INSTRUCTION: Please revise the performance description from "They dance with the shadows, they" to "hamam around you.", replacing "jugs" with "pitchers".

GIVEN PASSAGE:

begin

She advises you that you can sit on chairs, lie (on comfortable beanbags) or stand anywhere. This space is here for you.

You feel you are entering a space both sacred and profane. Both of this world and an alternate reality.

Your eyes take a while to adjust.

So first of all, you notice the perfumed air. You have your own associations with the scents drifting around you. Maybe memories surface.

As your eyes adjust you see a shaft of light breaking through the darkness. This lights figures on the stage - three singers. Each dressed in beautiful outfits that you feel somehow suits each of their characters. Each has an individually crafted crown.

You notice that there is the gentle sound of dripping water all around you.

There are loudspeakers surrounding you - creating the sensation that you are bathed in sound.

The sound drifts around the space, as if chasing itself.

It gives the sensation that you are in a hamam - a marble room with a dome where water is dripping. The room has an odd reverb, making you feel like you are not where you are. The water sounds close, almost like it could be touching the back of your neck and sliding down your spine.

Sometimes it sounds like it is water dripping onto hard stone, sometimes a gentle stream falling into a copper bowl.

Eventually you notice a final woman in the shadows – let’s call her The Celebrant. She is dancing with the shadows, she is dancing with the light.

The singers begin to breathe deeply, breathing in the atmosphere.

They dance with the shadows, they dance with the light.

You begin to hear them sing. Softly at first, barely understandable words. Unfamiliar chants. The snatches of song you hear - the words do not matter - what you feel is that they are deeply personal to the singers. Songs that somehow connect with them. Voices that feel intrinsic to them as human beings.

The Celebrant and the Guardian weave their way through the space, coming together on the stage.

They lay out their bowls and jugs of water. The Celebrant bends over her bowl, allows her hair to fall into the steaming water. She undulates her body, swaying from side to side.

The Guardian takes a piece of cloth and carefully washes it, wringing it out again and again into her bowl.

Their movements are precise and soft. Full of meaning but ultimately practical. The sounds they make connect to the sounds of the hamam around you.

You feel that they are preparing for the rites to come.

You feel yourself drifting into a softer state of being. Here but not here. There but not there.

The singer's voices melt into recognisable fragments of Hildegard’s music - ‘Favus Distilans’. Melisma chases melisma, weaving through the air. One singer moves over to a table and places a new crown on her head. She taps the crown intermittently, sending beautifully distorted versions of her voice out into the air.

end

DATASET EXTRACT:
begin

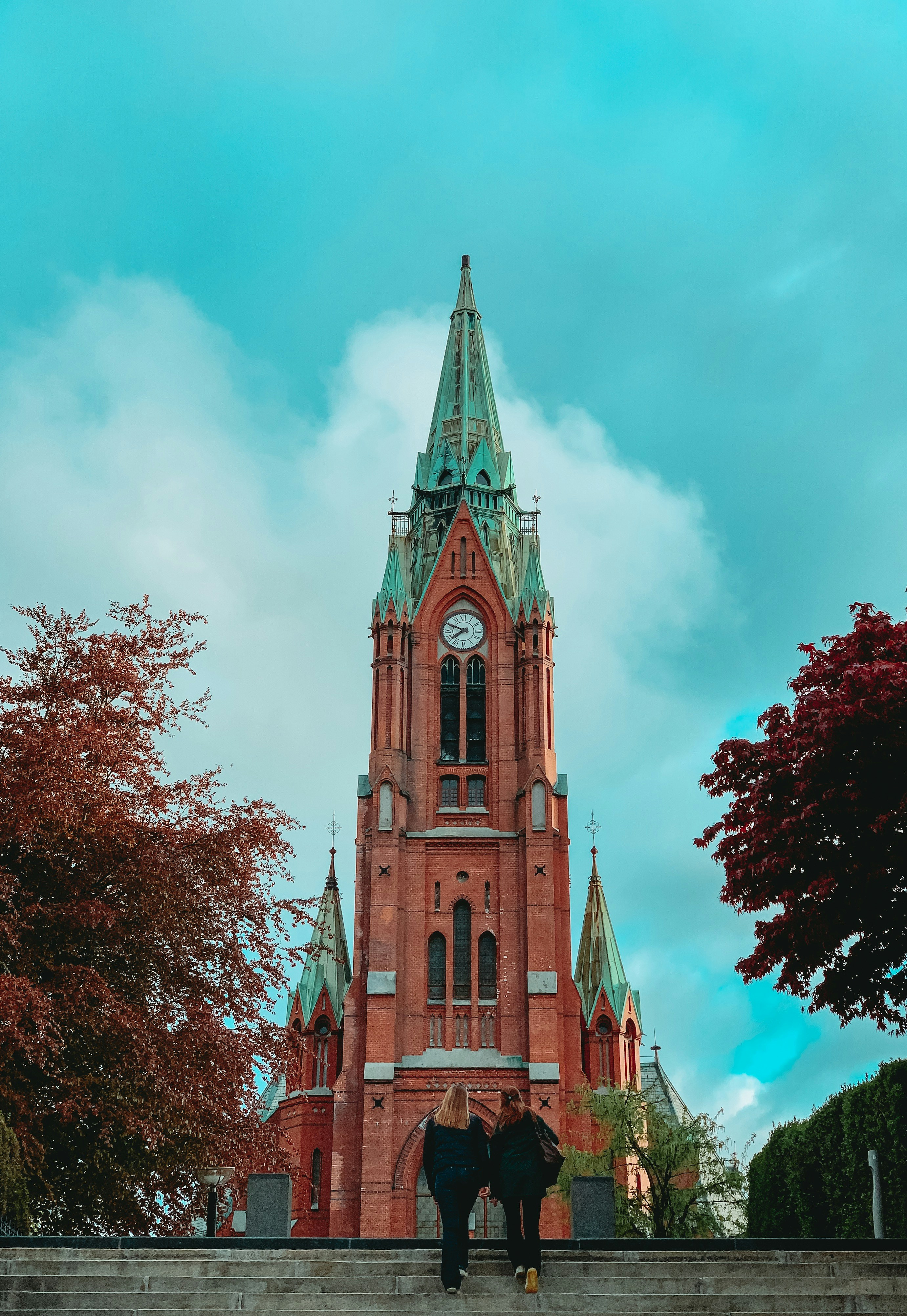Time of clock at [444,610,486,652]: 7:49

end

PROBLEM SOLUTION:
They dance with the shadows, they dance with the light.

You begin to hear them sing. Softly at first, barely understandable words. Unfamiliar chants. The snatches of song you hear - the words do not matter - what you feel is that they are deeply personal to the singers. Songs that somehow connect with them. Voices that feel intrinsic to them as human beings.

The Celebrant and the Guardian weave their way through the space, coming together on the stage.

They lay out their bowls and pitchers of water. The Celebrant bends over her bowl, allows her hair to fall into the steaming water. She undulates her body, swaying from side to side.

The Guardian takes a piece of cloth and carefully washes it, wringing it out again and again into her bowl.

Their movements are precise and soft. Full of meaning but ultimately practical. The sounds they make connect to the sounds of the hamam around you.